Adapted from the novel Foregone, the penultimate work of the late Russell Banks to whom the film is dedicated, Paul Schrader’s Oh, Canada is an old man’s rumination on life choices and on death, which is perhaps what attracted 77-year-old Schrader to the story. If there is anything this formally rigid, low-key drama proves, it is that the man still hasn’t lost his touch when it comes to telling small-scale human stories. Featuring two excellent co-leads in Richard Gere (reuniting with Schrader nearly 45 years after American Gigolo) and Jacob Elordi as the older and younger versions of the film’s protagonist, Oh, Canada captivates through Schrader’s seasoned storytelling. Different frame ratios and a contrast between Leonard’s dark townhouse and the brightness of Elordi’s scenes in the late ’60s cleverly separate the framing device of the interview from Leonard’s recounting of the key moments in his life. Leonard’s home feels like a tomb, a far cry from the expansive widescreen world of his younger self, and Emma seems to sense this: she likens the interview to a post-mortem.
Eschewing the melodramatics of the story, Schrader’s formal treatment of it is what livens up the drama and makes the 90-minute runtime fly by. He plays with structure, using Leonard’s fragmented brain to let the story ebb and flow. Switching between color and black and white, Oh, Canada keeps its audience on its toes despite the narrative being somewhat unremarkable. It is the human element that holds our attention, both in the past and in the present. As it builds towards the moment young Leonard decides to skip across the border into Canada, the key moment in his life that the students came to interview him for, his older self’s blunt honesty elucidates the mindset that brought him to that point. Gere, occasionally stepping into his own memories in more recognizable form (one of Schrader’s less successful decisions), convinces under the makeup as the dying filmmaker who cannot help but direct the story of his life like he directed his documentaries. In particular the silent moments in which Leonard is grappling for a recollection show Gere at his best. Elordi, with charm to spare despite an unflattering moustache, is given less to chew on but knocks a dramatic moment after a devastating phone call out of the park. The rest of the cast turns in fine but unnoteworthy work, with the exception of Thurman as Emma (her smaller second role as the hippie wife of one of Leonard’s friends is mostly remarkable for her hair and makeup).

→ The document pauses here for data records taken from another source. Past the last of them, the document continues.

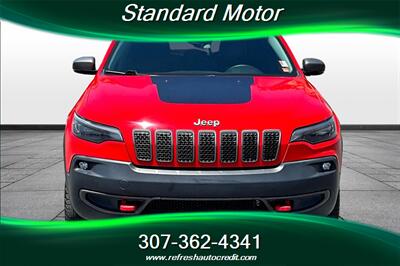 2019 Jeep Cherokee Trailhawk   - Photo 3 - Rock Springs, WY 82901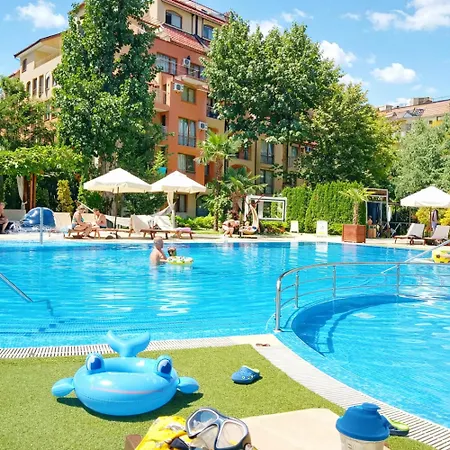 Harmony Suites-1 Private 42а Апартаменты Солнечный берег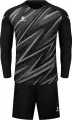 Комплект воротарської форми Kelme ZAMORA III чорний 8461ZB1243.9000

Oh, Canada‘s finest work comes from behind the camera though. Schrader’s direction in combination with Andrew Wonder’s rich cinematography deepens Leonard’s life and mind. Wonder’s use of shadows, capturing Gere as the lights of the set-within-a-set are on him, makes the character look almost detached from his life already, as if grasping to hold on to it as much as he is grasping onto his memories. These shots are staged as if Gere is in a confessional, a poignant choice especially when Emma takes the place of Imperioli behind the camera. These moments are in stark contrast to the colourful and beautifully composed work in Elordi’s scenes. But the film’s most breathtaking scene comes towards the end, as the frame is somewhere between the widescreen and Academy ratios employed elsewhere, for a conversation between Emma and Leonard’s son Cornel. Meticulously framed and drenched in red, it is one of the year’s most beautiful shots so far. All this beauty would be empty posturing though, if it weren’t in service of the story, but it very much is. Oh, Canada is a return to form after the somewhat middling Master Gardener, and shows Schrader still is a master in examining the human soul. As Jacob Elordi reaches the film’s final and literal junction, the road to it has shown us that Leonard Fife was always a man to run.